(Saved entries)
Start of Block

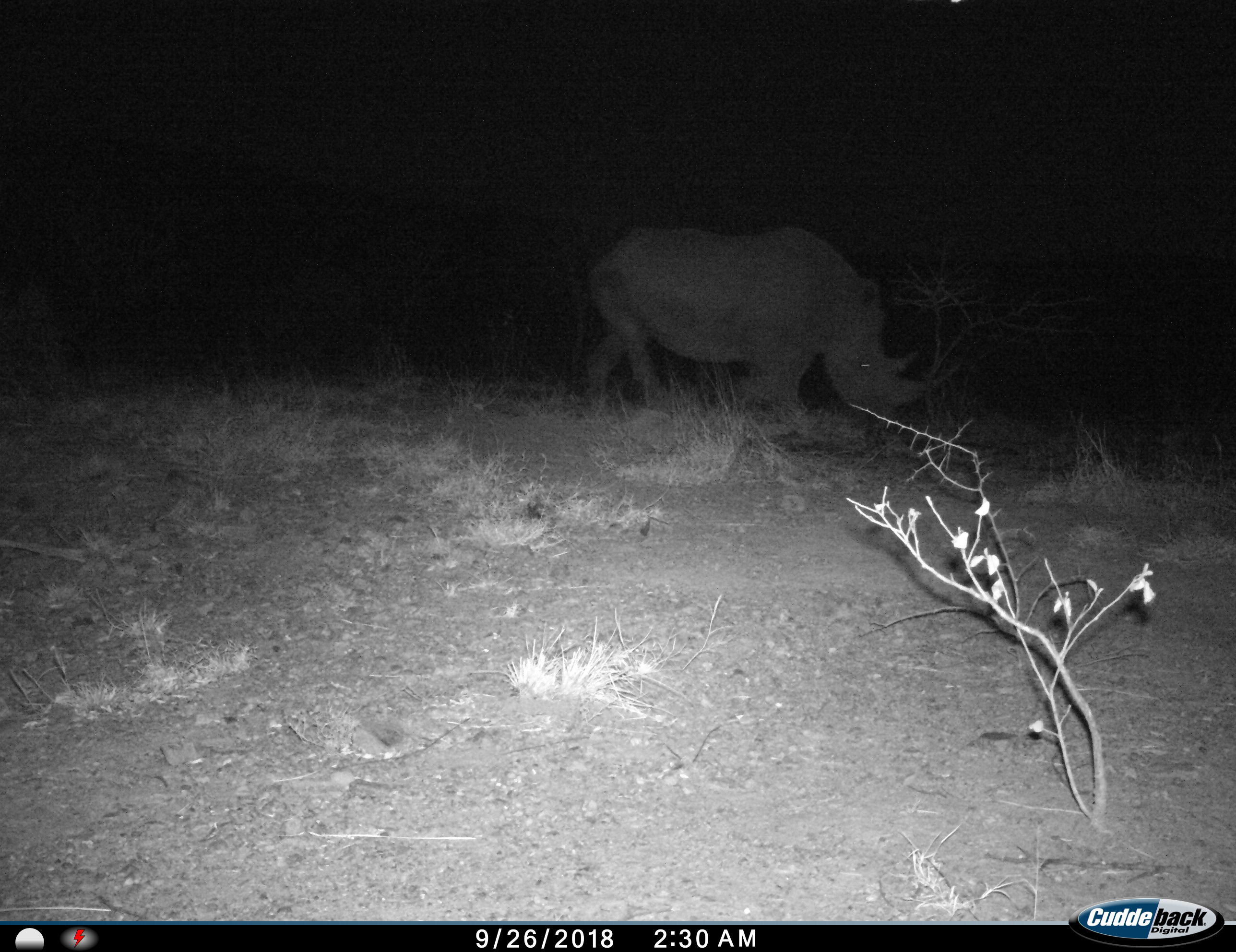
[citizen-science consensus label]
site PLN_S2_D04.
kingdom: Animalia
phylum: Chordata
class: Mammalia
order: Perissodactyla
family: Rhinocerotidae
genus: Ceratotherium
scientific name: Ceratotherium simum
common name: white rhinoceros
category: rhinoceroswhite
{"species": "rhinoceroswhite (white rhinoceros) (Ceratotherium simum)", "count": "1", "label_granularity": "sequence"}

End of Block

** What you need to do **
Output exactly the lines from the one containing "family: Rhinocerotidae" through the last line of the entries, both ends included.

** Solution to the problem **
family: Rhinocerotidae
genus: Ceratotherium
scientific name: Ceratotherium simum
common name: white rhinoceros
category: rhinoceroswhite
{"species": "rhinoceroswhite (white rhinoceros) (Ceratotherium simum)", "count": "1", "label_granularity": "sequence"}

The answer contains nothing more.